Reuters reported that the shares of brokerages, including Northeast Securities Co, Dongxing Securities Co and Shenwan Hongyuan Group Co jumped on Friday, as investors bet they will benefit from more initial public offerings (IPOs).
“This is a step forward in capital market reforms, as it enhances the multi-layered capital market system and direct financing,” Morgan Stanley said in a note.
Morgan Stanley said the start of a registration-based IPO (float) mechanism on the Beijing exchange paves the way for the rollout of the listing system on China’s main boards. Currently, only Shenzhen’s ChiNext, and Shanghai’s tech-focused STAR Market use the US-style IPO system.
The securities regulator said on Friday that CSRC said the new exchange will be based on the current “select tier” of Beijing’s New Third Board, meaning all the 66 companies listed in that tier will be transferred to the Beijing exchange.
All of which makes the selection of the underperforming small Beijing market odd – the city has a political, not business culture as do the homes of the two major existing exchanges – Shanghai and Shenzhen (which is close to Hong Kong).

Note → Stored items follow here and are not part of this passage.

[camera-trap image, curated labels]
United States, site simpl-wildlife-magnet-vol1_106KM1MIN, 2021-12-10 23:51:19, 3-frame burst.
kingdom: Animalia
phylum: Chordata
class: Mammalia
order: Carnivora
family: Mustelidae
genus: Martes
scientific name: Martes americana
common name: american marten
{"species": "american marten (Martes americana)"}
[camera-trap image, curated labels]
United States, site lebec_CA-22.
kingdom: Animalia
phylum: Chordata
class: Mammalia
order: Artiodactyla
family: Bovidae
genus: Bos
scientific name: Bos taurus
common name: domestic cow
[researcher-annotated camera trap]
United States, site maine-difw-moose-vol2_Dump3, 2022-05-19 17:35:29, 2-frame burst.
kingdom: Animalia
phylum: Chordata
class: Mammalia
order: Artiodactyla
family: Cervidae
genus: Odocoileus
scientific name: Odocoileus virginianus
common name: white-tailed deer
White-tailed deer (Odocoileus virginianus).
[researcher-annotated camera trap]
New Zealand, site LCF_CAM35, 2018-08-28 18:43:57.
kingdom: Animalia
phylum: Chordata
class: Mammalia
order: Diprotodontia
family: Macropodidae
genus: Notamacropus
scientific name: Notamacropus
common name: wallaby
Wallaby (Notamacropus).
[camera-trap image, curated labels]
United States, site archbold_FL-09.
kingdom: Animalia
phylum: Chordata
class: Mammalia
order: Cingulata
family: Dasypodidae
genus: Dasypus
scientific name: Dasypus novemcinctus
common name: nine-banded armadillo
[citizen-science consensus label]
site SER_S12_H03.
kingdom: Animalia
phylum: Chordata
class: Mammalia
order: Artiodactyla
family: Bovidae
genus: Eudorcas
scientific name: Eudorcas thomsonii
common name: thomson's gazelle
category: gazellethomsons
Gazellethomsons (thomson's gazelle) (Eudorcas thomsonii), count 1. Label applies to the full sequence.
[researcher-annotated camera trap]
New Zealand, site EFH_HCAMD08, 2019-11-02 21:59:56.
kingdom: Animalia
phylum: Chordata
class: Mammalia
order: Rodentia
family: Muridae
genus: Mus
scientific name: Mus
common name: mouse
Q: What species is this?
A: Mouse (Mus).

China’s securities regulator said the planned exchange will be based on the city’s existing New Third Board, and will complement the existing Shanghai and Shenzhen markets.
Reuters said the New Third Board currently houses a total of 7,299 SMEs, mostly in the “base tier” and “innovation tier”.
That’s down from more than 10,000 companies listed in 2013-16 period. But numbers slumped in the wake of China’s spectacular 2015 market boom and bust.
On top of that, Reuters quoted an economist as saying it was a big question mark whether the new exchange would thrive, as “the city of Beijing doesn’t have the right culture for an exchange.”
News of the new exchange in Beijing came the same day as media reports suggested that Beijing’s City government is angling to grab control of the Didi ride-sharing business which remains in the Xi administration’s bad books because it defied the government and went ahead and raised $US1.4 billion in a US listing earlier this year.